Her hair is in a loose bun secured with a hair stick, similar to the hairstyle featured in figure 3. Her shoes are simple, flat, and cut low over the foot, as was the common style at home (Boucher 346). The long cashmere shawl draped over the chair would have been worn as a stole, linking the ensemble further to classical fashion and statues of dancers with shawls (Riberio 123). Accessories like these were often made of expensive cashmere and became popular after the Egyptian campaign (Boucher 347). These shawls were a necessity during this time because chemise gowns of cotton were thin and did not provide much warmth.
This costume was certainly hand sewn because the sewing machine was not invented yet. The young woman’s accessories may have been custom-ordered, but could also have been picked out in a shop.

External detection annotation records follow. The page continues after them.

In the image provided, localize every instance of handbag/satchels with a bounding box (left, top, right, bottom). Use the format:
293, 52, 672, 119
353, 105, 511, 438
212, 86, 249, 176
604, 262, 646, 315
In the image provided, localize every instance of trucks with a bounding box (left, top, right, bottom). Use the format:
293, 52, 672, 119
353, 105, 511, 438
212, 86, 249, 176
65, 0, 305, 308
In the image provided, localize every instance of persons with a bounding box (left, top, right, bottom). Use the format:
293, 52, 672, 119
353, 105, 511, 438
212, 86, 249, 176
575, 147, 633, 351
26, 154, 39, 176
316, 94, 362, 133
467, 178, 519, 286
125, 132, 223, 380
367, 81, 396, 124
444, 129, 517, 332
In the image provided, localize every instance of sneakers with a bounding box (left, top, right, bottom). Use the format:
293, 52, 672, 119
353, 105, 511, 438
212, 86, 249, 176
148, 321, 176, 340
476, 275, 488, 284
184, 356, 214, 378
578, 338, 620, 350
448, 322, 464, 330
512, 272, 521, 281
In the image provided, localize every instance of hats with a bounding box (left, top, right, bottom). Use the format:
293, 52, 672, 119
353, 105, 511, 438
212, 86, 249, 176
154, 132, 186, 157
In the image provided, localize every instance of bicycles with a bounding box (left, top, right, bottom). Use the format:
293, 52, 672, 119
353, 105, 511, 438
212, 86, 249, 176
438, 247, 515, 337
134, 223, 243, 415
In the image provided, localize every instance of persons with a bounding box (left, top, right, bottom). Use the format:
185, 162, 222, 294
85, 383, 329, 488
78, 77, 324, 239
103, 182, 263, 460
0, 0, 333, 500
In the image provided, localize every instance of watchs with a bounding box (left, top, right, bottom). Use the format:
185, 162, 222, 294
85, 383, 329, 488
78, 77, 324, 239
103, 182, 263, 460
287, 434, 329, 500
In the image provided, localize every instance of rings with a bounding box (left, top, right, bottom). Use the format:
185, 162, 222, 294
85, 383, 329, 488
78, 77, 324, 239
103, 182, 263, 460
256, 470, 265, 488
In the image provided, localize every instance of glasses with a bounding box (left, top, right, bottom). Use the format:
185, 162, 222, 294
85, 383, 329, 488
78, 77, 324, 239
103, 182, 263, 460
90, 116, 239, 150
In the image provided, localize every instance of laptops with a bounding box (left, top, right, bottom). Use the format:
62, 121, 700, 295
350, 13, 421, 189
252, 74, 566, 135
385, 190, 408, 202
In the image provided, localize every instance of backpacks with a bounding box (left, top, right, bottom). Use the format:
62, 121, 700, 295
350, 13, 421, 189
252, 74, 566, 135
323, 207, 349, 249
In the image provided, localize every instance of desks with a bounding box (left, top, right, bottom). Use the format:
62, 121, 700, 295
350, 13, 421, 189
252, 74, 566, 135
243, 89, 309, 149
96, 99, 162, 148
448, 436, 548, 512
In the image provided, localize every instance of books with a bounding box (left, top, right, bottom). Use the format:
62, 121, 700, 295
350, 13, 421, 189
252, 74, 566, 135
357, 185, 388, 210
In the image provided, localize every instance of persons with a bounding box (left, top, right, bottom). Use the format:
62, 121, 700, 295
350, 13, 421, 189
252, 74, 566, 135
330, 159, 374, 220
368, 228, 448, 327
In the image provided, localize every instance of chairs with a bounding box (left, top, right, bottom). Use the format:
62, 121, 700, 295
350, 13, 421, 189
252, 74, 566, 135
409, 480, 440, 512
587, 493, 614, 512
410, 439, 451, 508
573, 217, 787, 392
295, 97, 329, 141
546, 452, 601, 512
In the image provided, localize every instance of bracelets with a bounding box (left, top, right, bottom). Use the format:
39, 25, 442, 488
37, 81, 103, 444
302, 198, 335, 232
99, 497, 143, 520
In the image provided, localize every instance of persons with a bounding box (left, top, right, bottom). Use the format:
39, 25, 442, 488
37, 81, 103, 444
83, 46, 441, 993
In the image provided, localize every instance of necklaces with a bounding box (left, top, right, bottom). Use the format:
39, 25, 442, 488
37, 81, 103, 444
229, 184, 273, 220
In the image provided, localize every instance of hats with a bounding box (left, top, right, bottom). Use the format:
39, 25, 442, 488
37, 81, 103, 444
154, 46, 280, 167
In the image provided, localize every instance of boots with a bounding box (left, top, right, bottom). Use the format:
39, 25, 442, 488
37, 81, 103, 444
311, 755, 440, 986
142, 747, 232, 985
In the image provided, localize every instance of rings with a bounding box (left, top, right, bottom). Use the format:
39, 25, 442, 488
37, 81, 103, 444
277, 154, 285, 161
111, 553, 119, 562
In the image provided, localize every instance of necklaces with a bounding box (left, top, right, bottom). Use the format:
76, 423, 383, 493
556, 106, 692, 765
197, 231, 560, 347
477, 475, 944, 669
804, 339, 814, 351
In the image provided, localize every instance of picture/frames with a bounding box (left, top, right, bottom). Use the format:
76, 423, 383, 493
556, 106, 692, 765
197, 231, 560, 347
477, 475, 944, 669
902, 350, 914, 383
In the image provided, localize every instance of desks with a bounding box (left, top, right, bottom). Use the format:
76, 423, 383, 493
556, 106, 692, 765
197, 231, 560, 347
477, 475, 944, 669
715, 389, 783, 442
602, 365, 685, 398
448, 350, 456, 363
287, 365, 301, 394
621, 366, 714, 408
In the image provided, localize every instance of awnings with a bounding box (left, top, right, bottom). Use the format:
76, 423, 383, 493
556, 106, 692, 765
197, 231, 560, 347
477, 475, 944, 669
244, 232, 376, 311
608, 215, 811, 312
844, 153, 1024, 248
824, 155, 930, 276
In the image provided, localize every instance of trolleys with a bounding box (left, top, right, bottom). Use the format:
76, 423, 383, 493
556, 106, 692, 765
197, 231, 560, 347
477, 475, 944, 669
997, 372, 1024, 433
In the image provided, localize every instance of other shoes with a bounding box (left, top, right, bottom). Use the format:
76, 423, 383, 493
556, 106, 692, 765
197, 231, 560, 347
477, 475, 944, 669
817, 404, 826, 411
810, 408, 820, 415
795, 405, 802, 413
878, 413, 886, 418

This depiction sets down the image of an artist at work. Since her costume is relatively simple–we can’t even see any embroidery or a woven pattern like the one in figure 6–and the sitter isn’t wearing any visible jewelry, this is probably an outfit that she wore on a daily basis. Dresses like these were not designed for a special occasion, but could be dressed up with the right accessories and gold trim, as seen in figure 7. Considering that the sitter is wearing a chemise gown, we know both that she was fashionable and her family was wealthy enough to afford the muslin and cashmere that she is pictured with. As this was painted in 1801, it is right in step with the neoclassical style of the time.
Its Legacy
T
his painting is so memorable in part thanks to the mystery that shrouds it. Even though we think we have identified the artist and sitter, at the Met the question of the cracked window-pane and the unidentifiable figures has persistently intrigued visitors and art historians alike (Tinterow 3). This sense of mystery and its relatable composition and content have influenced later artists not only to create modern riffs on the piece (Figs. 8-9) but also to produce a contemporary portrait that bridges past and present (Fig. 10).
The style of dress, with its high waist and columnar silhouette, returned in the 1960s and again in the 2020s (notably with the release of the television show Bridgerton). While it is common to see the high ’empire’ waist featured in this design incorporated into fashions of the current day, we have never truly witnessed a return of the chemise gown. Perhaps they are too impractical, being so thin and difficult to keep clean. Plain cotton is no longer an expensive fabric around the world, so today when we see these long white gowns, they are often silk satin or chiffon wedding dresses (Fig. 11).
References:
- Boucher, François. 20,000 Years of Fashion: The History of Costume and Personal Adornment. New York: Harry N. Abrams, 1967. Worldcat.
- Bradfield, Nancy. Costume in Detail: Women’s Dress 1730-1930. Costume & Fashion Press, 1968. Worldcat.
- Higonnet, Anne. “Through a Louvre Window.” Journal18, Iss. 2 (Fall 2016). https://www.journal18.org/issue2/through-a-louvre-window/
- Johnston, Lucy, and Marion Kite. 19th-century Fashion in Detail. London: V&A Publications, 2005. Worldcat.
- Metropolitan Museum of Art. “Young Woman Drawing (Charlotte du Val d’Ognes).” Accessed November 4, 2015. http://www.metmuseum.org/collection/the-collection-online/search/437903
- Ribeiro, Aileen. Fashion in the French Revolution. New York: Holmes & Meier, 1988. Worldcat.
- Sterling, Charles. “A Fine ‘David’ Reattributed.” The Metropolitan Museum of Art Bulletin 9, no. 5 (1951): 121–32. https://doi.org/10.2307/3257483.
- Sotheby’s. “Marie-Denise Villers, lot 66, Old Master Paintings.” Sotheby’s. https://www.sothebys.com/en/auctions/ecatalogue/2009/old-master-paintings-european-sculpture-antiquities-n08560/lot.66.html
- Tinterow, Gary, and Kathryn Calley Galitz, Masterpieces of European Painting, 1800-1920, in the Metropolitan Museum of Art. New York: Metropolitan Museum of Art, 2007. Read free on Google Books.